Friday, March 30, 2012

Trust establishment 101

With thanks to co View Legal director Patrick Ellwood, this week’s post concerns a recent land tax case (Aston (Aust) Properties Pty Ltd v Commissioner of State Revenue, for a full copy of the judgment follow this link – http://www.austlii.edu.au/au/cases/vic/VCAT/2012/48.html) that highlights how critical it is to ensure that new structures are established correctly.

In this particular instance the taxpayer was arguing that group land tax assessments were incorrect due to the ownership of various landholdings being via separate trusts.

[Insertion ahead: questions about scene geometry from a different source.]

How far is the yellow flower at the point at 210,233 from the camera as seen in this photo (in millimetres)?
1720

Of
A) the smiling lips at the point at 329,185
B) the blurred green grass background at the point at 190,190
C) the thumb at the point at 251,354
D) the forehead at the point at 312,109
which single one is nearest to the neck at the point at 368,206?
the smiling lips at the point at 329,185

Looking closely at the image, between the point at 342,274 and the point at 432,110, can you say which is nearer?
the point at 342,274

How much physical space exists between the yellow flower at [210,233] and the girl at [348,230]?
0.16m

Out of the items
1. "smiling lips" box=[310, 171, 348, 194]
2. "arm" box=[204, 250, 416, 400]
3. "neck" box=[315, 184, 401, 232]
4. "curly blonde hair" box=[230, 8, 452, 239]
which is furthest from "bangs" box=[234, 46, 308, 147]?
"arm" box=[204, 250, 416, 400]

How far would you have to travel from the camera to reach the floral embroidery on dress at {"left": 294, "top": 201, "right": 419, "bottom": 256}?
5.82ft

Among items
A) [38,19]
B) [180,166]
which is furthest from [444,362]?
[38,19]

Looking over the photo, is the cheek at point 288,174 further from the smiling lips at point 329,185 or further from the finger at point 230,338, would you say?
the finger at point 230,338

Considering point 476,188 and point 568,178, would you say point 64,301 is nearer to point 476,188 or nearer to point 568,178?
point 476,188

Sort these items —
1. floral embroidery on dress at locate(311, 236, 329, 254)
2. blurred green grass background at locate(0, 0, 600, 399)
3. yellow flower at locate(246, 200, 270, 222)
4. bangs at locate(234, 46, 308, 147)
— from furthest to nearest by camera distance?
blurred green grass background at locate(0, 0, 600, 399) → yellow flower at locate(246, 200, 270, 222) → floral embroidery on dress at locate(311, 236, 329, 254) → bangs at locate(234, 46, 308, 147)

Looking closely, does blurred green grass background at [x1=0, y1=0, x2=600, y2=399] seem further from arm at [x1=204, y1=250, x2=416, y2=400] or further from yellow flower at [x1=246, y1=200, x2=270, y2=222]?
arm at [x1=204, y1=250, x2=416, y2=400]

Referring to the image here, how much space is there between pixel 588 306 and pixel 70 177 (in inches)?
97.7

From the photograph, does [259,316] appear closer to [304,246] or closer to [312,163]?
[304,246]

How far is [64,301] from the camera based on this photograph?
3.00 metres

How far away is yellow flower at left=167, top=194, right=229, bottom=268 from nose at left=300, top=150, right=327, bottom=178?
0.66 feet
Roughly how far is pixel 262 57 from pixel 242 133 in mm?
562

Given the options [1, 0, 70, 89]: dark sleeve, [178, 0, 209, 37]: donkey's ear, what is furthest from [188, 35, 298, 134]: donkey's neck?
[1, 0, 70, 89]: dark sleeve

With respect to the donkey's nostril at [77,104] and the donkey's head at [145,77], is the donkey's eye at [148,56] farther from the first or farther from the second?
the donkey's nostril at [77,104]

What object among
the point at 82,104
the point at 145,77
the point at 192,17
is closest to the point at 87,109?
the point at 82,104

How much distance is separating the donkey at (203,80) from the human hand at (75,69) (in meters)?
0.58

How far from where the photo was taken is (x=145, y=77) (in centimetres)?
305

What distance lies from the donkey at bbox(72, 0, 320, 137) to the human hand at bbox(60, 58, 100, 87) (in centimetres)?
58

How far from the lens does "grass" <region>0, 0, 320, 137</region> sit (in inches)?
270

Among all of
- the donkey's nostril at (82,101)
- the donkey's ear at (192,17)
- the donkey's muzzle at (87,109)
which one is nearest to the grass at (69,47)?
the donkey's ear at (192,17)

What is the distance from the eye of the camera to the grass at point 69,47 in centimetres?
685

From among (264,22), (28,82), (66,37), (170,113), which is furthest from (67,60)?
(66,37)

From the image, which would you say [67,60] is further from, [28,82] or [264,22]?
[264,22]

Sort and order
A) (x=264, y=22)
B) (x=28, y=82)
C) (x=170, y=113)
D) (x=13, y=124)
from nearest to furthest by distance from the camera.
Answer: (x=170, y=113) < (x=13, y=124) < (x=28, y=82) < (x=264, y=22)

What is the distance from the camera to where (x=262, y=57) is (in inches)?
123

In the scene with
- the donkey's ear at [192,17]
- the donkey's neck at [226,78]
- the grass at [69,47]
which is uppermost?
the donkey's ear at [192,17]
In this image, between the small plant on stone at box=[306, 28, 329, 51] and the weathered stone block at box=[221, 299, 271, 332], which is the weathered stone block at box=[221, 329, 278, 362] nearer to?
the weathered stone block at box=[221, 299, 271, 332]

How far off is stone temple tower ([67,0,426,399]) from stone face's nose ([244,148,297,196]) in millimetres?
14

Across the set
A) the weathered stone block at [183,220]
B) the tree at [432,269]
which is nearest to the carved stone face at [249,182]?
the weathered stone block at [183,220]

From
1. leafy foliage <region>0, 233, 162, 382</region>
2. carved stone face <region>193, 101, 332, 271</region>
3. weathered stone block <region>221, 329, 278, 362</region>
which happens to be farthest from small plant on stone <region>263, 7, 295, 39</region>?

The trusts that were alleged to exist were prepared by the taxpayer himself and he gave evidence that he had ‘become convinced that the process of creating multi tiered trust structures could be undertaken in an efficient manner without the need to purchase off the shelf trust deeds from solicitors’.

For a myriad of reasons the court held that the grouped land tax assessment was valid and that the purported trusts simply did not exist.

Some of the reasons the court concluded no trusts existed included:

1. there was no evidence of any settlement sum being contributed on the initial creation of the trusts;

2. no evidence could be shown in relation to funds changing hands or creation of bank accounts;

3. while the trusts were purported to be created via schedules that were recreated on numerous occasions with reference to ‘standard terms’, the link to the standard terms could not be shown;

4. of the documents that could be produced, there were a significant number of errors and inconsistencies; and

5. some transactions that had purportedly been entered into were by entities that did not exist.

With the aid of hindsight each of these difficulties identified by the court could have been very easily addressed by getting some level of specialist advice prior to the creation of the trusts.

Given the Easter break there will be no post for the next two weeks.